SP: You gotta stop saying it’s a graffiti… and the reason it’s not a graffiti is because it’s not illegal, and there is no name at the center of the painting.  We are painting signs. When you see one you get a general message of love, when you see all you get a much stronger accumulative experience. There’s a lot of what we have painted that’s evocative of graffiti. We’re using spray paint and the bright colors and placement of graffiti, but everything else is drawing from the sign tradition that is in west Philly or elsewhere.

AO: You know in the museum of history of Paris all that the very first room has are the signs from old Paris to recreate the whole city.

SP: I didn’t know that, it sounds beautiful.

Graffiti is like a kid testing a microphone, and signs are an adult speaking into the microphone eloquently and with authority. You know I am down for the kid testing the microphone and yelling his head off, but signs are much more skilled, and are much better at communicating, signs do a much better job at getting the point across effectively and efficiently.

The youth of the 70s 80s and early 90s that made a lot of things happen for themselves with no money, no support, no permission, and no back up from society, I am coming back as an adult in 2009 with all of those things. So you know I don’t forget were I came from I am just backtracking a little bit to where I started.

AO: How does it make you feel?

SP: U know its just another day of job…


Its just another day of the job… I don’t get too impressed with myself

AO: I am sure everyone else is impressed enough.

SP: Ahh no… They are asking me why I didn’t do this earlier… they are right.
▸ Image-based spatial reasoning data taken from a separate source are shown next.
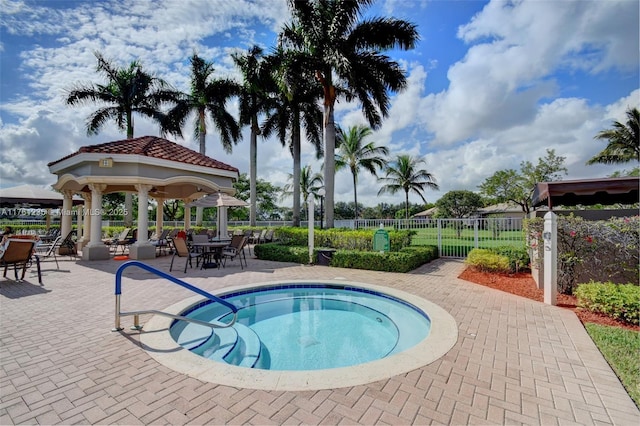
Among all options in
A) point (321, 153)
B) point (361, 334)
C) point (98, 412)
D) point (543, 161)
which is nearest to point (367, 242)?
point (361, 334)

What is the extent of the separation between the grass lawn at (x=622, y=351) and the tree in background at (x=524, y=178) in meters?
23.8

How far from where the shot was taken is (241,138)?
23828 mm

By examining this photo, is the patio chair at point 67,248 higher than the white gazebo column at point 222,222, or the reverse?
the white gazebo column at point 222,222

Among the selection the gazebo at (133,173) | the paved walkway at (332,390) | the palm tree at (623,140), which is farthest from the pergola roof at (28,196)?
the palm tree at (623,140)

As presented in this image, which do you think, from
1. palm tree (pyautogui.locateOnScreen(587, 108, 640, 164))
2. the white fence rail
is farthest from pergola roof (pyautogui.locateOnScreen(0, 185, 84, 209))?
palm tree (pyautogui.locateOnScreen(587, 108, 640, 164))

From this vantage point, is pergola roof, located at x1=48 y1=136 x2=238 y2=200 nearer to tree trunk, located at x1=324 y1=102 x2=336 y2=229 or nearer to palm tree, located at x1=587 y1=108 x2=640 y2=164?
tree trunk, located at x1=324 y1=102 x2=336 y2=229

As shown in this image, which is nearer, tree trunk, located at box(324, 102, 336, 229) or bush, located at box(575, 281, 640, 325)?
bush, located at box(575, 281, 640, 325)

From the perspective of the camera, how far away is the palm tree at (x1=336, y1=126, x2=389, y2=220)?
28203 mm

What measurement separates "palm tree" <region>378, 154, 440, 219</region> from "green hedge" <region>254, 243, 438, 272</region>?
2135 cm

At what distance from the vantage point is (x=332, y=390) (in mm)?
2943

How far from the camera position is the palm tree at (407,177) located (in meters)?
32.6

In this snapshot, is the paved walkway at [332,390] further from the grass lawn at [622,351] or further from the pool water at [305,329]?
the pool water at [305,329]

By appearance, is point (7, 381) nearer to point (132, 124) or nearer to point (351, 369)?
point (351, 369)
Why didn’t I do this earlier?  We are here now, we are happy to be here. And it’s been a great summer and will be a really exciting fall.

AO: I think I might have to come to Philly and see it.

SP: I am here now I’m on 53d street ready to paint.

A mural from ESPO’s Love Letter Project via Upperplayground

Stephen J. Powers, a Fulbright scholar, became well known for writing graffiti in Philadelphia and New York under the name ESPO, which stands for – “Exterior Surface Painting Outreach.” He was the editor and publisher of On the Go Magazine. By 1999 Steve Powers had painted around 90 gates of stores or businesses that were already damaged. This same year he was arrested for vandalism when he protested against Giuliani’s decisions.  In 2000 Powers stepped away from graffiti and moved towards another path in his career.  Having shown at Venice Biennial and Deitch Gallery, Steve Powers had his first solo show at the Pennsylvania Academy of the Fine Arts.    ESPO was one of the featured artists in the popular art documentary film Beautiful Losers.  He has also curated shows including “The Dreamland Artists Club” and organized the waterboarding-thrill ride at Coney Island which was produced in part by Creative Time. One of his recent projects include “The Church of the Open Tab.” Powers has written books, worked on album covers and designed clothes for fashion brands like Calvin Klein.